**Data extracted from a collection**
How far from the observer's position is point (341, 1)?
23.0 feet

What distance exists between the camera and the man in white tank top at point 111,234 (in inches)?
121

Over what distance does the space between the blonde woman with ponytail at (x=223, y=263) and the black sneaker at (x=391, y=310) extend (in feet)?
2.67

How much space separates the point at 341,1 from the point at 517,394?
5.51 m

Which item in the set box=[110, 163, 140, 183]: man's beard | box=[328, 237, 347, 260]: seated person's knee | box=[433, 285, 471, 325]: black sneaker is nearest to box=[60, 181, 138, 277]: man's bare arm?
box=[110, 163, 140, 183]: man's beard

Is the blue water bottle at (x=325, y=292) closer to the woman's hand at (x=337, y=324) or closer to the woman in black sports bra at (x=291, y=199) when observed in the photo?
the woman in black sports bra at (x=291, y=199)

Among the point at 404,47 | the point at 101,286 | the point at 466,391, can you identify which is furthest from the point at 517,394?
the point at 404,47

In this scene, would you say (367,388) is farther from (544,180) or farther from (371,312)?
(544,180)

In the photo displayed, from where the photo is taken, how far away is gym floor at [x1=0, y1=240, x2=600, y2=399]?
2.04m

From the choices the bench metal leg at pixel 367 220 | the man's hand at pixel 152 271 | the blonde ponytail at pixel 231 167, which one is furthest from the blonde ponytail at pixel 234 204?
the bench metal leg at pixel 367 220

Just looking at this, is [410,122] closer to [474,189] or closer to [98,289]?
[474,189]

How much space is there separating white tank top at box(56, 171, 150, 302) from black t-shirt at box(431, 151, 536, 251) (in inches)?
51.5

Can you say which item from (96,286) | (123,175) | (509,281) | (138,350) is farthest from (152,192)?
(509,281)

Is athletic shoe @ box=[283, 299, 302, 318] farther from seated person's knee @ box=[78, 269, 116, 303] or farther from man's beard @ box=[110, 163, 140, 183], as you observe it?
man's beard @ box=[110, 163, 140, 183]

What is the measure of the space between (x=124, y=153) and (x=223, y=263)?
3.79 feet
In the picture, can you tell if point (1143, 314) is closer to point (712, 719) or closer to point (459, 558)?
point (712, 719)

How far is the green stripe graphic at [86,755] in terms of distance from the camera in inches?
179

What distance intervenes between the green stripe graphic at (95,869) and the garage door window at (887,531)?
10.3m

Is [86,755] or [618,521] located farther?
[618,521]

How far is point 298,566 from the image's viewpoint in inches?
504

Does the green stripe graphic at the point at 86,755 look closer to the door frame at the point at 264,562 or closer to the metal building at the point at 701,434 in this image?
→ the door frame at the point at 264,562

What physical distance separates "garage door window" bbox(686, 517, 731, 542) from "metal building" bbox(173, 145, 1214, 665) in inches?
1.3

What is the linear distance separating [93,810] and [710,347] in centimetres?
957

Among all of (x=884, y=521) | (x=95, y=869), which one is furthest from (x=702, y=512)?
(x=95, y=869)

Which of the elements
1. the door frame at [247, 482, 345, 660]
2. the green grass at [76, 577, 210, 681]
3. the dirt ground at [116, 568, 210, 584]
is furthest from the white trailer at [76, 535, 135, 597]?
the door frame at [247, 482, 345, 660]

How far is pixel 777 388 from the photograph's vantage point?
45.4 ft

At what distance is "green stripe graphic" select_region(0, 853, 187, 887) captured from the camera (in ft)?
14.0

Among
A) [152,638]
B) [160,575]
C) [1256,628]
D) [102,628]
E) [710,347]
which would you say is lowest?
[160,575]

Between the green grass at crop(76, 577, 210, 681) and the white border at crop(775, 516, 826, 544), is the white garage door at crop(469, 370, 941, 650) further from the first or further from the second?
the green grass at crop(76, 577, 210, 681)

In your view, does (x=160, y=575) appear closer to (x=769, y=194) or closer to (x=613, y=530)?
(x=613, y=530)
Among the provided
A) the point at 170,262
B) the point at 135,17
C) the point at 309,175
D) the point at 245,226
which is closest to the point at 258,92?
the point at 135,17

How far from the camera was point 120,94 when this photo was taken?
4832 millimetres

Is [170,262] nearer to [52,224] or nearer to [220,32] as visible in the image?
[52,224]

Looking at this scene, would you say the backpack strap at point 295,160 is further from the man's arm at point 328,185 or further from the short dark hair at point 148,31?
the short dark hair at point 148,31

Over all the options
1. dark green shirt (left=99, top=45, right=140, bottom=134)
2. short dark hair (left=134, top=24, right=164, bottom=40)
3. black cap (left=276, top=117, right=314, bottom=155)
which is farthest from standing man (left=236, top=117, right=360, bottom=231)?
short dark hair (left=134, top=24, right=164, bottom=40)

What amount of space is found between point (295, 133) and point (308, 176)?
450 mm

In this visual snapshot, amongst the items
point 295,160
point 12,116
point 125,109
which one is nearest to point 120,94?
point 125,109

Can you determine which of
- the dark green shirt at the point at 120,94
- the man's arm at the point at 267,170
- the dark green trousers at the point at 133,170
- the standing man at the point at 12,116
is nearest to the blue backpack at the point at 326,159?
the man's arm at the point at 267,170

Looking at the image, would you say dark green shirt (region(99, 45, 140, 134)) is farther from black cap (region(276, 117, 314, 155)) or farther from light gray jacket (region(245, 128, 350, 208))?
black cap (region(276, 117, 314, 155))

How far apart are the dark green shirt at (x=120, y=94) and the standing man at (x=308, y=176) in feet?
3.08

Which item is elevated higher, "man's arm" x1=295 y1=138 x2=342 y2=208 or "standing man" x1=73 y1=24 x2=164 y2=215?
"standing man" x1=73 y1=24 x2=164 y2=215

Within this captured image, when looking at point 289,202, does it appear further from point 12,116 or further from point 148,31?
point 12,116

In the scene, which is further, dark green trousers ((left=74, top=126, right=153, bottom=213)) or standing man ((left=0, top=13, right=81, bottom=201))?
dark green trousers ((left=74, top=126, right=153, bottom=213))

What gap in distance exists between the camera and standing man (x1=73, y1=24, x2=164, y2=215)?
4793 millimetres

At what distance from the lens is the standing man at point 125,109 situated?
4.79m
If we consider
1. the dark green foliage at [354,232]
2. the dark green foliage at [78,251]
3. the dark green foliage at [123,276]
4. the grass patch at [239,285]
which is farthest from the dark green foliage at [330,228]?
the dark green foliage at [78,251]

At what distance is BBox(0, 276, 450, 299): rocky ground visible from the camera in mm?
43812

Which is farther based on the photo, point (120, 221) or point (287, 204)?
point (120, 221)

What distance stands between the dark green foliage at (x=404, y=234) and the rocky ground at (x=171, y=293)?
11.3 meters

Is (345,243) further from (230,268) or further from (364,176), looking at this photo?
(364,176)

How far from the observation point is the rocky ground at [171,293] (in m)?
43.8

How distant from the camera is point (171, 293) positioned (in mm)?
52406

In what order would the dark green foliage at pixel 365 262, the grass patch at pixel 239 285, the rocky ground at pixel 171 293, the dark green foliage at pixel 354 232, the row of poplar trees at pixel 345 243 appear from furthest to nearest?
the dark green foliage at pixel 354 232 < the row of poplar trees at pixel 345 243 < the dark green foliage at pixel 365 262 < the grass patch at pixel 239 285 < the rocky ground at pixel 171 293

...

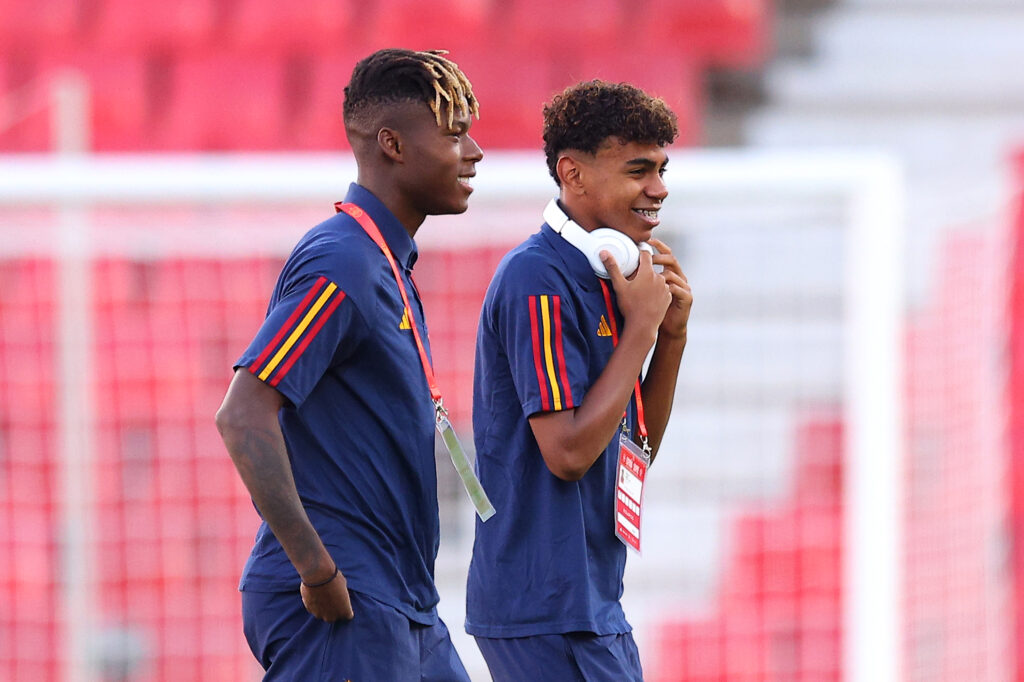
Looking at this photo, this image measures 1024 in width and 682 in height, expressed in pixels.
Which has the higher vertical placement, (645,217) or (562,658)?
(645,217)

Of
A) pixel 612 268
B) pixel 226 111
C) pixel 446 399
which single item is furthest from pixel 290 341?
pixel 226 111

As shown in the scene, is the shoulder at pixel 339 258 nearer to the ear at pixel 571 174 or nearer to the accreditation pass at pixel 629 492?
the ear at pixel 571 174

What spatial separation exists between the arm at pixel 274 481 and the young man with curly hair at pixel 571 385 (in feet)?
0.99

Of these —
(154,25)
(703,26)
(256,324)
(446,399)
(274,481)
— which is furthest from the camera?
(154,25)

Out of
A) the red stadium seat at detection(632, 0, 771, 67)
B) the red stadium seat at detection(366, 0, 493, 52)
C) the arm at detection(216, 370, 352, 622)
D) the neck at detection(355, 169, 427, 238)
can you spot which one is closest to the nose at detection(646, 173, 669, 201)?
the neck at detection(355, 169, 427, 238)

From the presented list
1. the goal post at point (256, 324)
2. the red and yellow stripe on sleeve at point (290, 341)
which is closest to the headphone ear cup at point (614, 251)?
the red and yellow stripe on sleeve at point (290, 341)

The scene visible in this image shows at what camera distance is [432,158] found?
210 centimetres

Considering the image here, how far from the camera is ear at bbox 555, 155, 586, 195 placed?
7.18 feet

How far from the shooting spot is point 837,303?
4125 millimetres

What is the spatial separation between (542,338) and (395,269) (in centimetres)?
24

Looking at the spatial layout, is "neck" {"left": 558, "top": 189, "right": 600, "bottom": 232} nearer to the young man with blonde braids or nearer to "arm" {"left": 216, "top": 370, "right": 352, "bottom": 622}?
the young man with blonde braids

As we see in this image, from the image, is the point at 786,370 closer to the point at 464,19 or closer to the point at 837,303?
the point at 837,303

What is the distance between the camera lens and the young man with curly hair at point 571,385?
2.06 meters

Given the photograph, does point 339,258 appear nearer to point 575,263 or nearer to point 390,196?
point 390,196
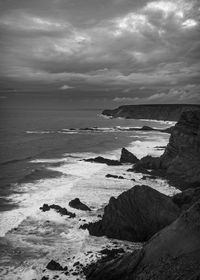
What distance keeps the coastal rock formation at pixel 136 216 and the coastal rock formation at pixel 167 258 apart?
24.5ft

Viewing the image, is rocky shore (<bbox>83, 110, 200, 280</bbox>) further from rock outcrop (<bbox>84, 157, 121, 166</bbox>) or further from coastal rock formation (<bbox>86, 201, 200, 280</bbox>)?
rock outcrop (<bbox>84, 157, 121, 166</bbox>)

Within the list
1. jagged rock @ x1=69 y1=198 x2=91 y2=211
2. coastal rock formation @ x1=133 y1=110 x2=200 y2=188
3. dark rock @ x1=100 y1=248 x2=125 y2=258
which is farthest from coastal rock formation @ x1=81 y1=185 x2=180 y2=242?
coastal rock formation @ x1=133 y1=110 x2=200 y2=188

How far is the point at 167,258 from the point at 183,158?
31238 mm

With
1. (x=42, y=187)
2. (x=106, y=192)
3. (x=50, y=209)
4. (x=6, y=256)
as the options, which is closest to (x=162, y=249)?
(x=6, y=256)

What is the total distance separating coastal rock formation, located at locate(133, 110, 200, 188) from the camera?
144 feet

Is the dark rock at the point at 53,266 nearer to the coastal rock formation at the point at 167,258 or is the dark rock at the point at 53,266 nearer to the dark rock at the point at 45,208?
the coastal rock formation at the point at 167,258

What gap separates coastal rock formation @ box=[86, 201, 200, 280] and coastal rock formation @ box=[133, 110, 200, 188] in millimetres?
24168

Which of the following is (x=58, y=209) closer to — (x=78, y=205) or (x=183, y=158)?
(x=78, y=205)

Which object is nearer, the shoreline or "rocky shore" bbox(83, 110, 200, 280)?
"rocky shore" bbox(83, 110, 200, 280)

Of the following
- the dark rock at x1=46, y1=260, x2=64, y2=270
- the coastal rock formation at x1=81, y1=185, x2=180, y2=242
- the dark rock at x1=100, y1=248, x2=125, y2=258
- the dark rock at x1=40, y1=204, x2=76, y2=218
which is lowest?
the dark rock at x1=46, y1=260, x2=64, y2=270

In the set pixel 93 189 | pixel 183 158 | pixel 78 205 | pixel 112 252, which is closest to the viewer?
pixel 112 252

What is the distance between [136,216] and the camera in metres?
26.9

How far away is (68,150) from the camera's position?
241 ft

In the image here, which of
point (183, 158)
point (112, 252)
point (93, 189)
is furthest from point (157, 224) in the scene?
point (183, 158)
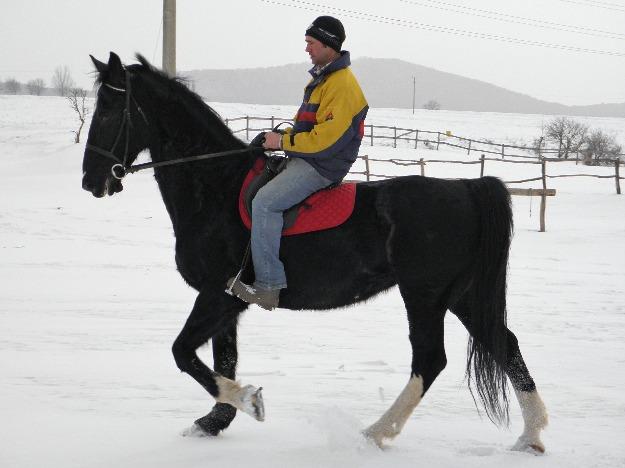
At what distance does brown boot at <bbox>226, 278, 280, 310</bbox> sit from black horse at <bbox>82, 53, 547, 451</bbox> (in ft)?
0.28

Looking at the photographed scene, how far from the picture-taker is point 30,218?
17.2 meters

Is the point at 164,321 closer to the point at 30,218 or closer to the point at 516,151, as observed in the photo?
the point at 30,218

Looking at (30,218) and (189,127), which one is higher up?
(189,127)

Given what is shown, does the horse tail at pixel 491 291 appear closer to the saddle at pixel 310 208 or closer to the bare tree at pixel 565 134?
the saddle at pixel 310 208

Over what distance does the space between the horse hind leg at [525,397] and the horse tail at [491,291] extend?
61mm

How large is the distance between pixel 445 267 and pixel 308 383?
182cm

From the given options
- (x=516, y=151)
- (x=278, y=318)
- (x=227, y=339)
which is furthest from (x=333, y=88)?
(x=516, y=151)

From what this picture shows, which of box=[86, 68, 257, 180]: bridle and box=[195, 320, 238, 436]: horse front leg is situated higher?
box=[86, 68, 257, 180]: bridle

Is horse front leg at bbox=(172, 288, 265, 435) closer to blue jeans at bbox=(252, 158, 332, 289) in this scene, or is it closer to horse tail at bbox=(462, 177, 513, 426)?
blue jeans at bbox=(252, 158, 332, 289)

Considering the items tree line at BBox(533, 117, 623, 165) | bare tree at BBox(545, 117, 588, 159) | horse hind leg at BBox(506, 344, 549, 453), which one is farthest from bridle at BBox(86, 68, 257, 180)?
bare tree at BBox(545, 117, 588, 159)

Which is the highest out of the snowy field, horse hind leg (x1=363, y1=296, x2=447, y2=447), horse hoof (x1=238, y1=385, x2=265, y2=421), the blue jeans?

**WHAT IS NEEDED**
Output the lines of the material starting with the line containing "Considering the items" and continuing through the line containing "Which is the", reproducing them exactly.

**ANSWER FOR THIS EXERCISE**
Considering the items tree line at BBox(533, 117, 623, 165) | bare tree at BBox(545, 117, 588, 159) | horse hind leg at BBox(506, 344, 549, 453), which one is farthest from bridle at BBox(86, 68, 257, 180)?
bare tree at BBox(545, 117, 588, 159)

Which is the highest out of the snowy field, horse hind leg (x1=363, y1=296, x2=447, y2=447), horse hoof (x1=238, y1=385, x2=265, y2=421), the blue jeans?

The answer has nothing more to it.